Drive-ins in the US

The drive-in at my hometown had some outdoor seating.

That was kind of nice. Or you could stay in your car and watch.

The closest drive in is about 40 miles away now. I miss them.

There’s only three left in Arkansas. you can check your state here too
http://www.drive-ins.com/srchdest.htm?name=&city=&code=ar&status_op=open&search.x=10&search.y=12

I was surprised by the information from that website. I would have assumed that there was a geographic bias to drive-ins and they would be more common in the south where they could operate for a longer season. But the opposite seems to be true.

Alabama: 10 drive-ins
Arizona: 2 drive-ins
Arkansas: 3 drive-ins
Florida: 7 drive-ins
Georgia: 5 drive-ins
Louisiana: 0 drive-ins
Mississippi: 1 drive-in
Nevada: 2 drive-ins
New Mexico: 1 drive-in
South Carolina: 3 drive-ins
Texas: 17 drive-ins

Connecticut: 3 drive-ins
Illinois: 12 drive-ins
Indiana: 21 drive-ins
Maine: 6 drive-ins
Massachusetts: 3 drive-ins
Michigan: 9 drive-ins
Minnesota: 6 drive-ins
New Hampshire: 3 drive-ins
New Jersey: 1 drive-in
New York: 28 drive-ins
Ohio: 30 drive-ins
Pennsylvania: 31 drive-ins
Rhode Island: 1 drive-in
Vermont: 4 drive-ins
Wisconsin: 10 drive-ins

These results seem even stranger when you consider populations. Vermont, a northeastern state with a population of 630,337, has twice the drive-in theatres that Arizona, a southwestern state with a population of 6,392,017, has.

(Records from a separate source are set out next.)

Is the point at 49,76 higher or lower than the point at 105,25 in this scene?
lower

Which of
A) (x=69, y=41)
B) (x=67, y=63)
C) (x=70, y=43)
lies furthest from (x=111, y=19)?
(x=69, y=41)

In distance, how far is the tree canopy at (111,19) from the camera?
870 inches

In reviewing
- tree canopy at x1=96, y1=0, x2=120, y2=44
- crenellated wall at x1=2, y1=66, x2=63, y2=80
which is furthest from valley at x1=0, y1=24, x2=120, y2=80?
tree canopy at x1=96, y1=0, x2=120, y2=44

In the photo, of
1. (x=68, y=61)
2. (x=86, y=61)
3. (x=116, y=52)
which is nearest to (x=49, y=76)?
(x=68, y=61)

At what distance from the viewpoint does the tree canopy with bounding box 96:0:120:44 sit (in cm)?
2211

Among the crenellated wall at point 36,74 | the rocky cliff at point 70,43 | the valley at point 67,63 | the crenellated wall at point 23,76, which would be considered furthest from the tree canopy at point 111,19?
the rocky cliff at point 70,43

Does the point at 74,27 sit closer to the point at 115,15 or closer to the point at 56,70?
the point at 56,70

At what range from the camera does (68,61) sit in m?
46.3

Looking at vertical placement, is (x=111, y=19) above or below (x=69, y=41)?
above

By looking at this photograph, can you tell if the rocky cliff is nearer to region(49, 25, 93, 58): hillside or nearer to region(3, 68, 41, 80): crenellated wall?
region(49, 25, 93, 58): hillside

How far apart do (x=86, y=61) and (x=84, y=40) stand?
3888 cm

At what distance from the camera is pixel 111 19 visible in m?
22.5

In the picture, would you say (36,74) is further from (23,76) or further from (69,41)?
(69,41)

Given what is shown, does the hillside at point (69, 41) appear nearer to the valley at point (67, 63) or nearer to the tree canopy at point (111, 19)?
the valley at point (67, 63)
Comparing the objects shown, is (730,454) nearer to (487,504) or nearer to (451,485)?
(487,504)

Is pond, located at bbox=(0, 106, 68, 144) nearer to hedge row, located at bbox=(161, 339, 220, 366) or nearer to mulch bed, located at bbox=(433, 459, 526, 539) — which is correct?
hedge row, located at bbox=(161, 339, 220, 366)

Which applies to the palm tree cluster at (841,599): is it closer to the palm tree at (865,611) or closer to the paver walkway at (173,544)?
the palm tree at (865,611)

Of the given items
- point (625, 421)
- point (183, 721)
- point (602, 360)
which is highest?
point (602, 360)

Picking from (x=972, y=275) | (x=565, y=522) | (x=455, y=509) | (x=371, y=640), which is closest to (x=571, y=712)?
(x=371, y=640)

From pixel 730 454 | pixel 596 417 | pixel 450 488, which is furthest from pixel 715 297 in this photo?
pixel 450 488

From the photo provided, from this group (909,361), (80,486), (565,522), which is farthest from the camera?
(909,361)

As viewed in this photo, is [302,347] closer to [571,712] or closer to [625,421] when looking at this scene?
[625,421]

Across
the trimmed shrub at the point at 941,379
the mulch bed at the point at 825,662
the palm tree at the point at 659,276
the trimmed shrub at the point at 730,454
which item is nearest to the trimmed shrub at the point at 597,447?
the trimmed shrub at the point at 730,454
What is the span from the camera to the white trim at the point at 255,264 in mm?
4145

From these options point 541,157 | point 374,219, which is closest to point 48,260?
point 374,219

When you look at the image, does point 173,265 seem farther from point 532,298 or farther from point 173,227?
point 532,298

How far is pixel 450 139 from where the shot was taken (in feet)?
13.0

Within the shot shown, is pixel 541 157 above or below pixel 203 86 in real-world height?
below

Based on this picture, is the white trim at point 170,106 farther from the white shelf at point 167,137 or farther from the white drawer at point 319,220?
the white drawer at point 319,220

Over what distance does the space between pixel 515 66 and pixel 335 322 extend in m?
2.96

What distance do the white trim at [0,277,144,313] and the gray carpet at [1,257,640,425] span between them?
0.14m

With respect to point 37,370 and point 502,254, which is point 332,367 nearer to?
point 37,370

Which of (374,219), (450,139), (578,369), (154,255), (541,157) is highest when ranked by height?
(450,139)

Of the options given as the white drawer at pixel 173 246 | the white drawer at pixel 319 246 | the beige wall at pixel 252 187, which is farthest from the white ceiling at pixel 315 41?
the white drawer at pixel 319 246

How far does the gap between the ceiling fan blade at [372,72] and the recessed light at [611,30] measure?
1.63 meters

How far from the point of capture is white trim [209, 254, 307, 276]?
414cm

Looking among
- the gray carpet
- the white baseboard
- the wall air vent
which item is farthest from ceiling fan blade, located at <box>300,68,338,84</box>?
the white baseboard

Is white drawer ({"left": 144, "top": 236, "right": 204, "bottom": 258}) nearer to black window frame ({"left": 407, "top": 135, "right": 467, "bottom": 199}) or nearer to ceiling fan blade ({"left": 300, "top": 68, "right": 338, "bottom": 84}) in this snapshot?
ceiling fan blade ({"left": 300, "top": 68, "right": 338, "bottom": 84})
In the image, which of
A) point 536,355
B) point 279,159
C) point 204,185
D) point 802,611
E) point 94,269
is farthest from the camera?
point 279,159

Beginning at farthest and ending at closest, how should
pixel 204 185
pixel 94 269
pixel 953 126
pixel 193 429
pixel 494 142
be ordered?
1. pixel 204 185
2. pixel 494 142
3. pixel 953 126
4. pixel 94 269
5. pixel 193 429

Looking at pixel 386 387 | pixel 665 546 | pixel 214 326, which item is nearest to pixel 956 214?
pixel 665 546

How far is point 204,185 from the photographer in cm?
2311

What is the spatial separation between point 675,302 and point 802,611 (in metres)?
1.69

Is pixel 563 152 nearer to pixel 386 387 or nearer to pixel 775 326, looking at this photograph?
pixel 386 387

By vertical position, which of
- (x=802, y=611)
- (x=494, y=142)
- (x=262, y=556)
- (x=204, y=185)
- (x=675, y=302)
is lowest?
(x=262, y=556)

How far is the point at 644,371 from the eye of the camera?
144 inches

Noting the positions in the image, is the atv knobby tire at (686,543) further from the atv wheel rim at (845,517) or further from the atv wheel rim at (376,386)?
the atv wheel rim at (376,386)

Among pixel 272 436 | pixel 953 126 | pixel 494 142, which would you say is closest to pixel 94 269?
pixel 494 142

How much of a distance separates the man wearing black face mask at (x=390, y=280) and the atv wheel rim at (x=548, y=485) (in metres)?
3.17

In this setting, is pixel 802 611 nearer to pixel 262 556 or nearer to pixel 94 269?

We have a drive-in 5 miles away. The bad thing about it is that they open the gates at 7 and have police out front turning people away by 7:30, so you have to be early and occupy yourself until the movie starts.

Over the past twenty years of living in the Los Angeles suburbs, (interspersed with fairly lengthy stays in Tucson AZ, Ithaca NY, and St Louis MO) I never came across, nor heard about any operative drive-ins. However, back in the early 1980s, when I lived in the central Central Valley* of California, there was one nearby that was, in fact, a porno theater. (This was long before there was an internet to get your porn from, kids.) It was distinctly surreal to think of it beaming its huge images of vaginas, ten or fifteen feet across, out over the dark and empty agricultural fields behind.

Hmm, apparently the Firefox spellchecker does not acknowledge that “vagina” can be pluralized.


*That is not an error. I mean bang in the middle of the Central Valley.

Our county’s only drivein within 100 miles is Skyway Drivein, open from May thru September. It first opened in 1950. Their main audience is retro-folks who camp at adjacent Peninsula State Park and want to show the kids what it used to be before VCRs and DVDs. Once the adults settle down, the kids are in the back seat with their Ipods or cellphones, ignoring the movie.

Which is pretty stupid, as a giant car battery can keep a tiny FM radio going for days before running down.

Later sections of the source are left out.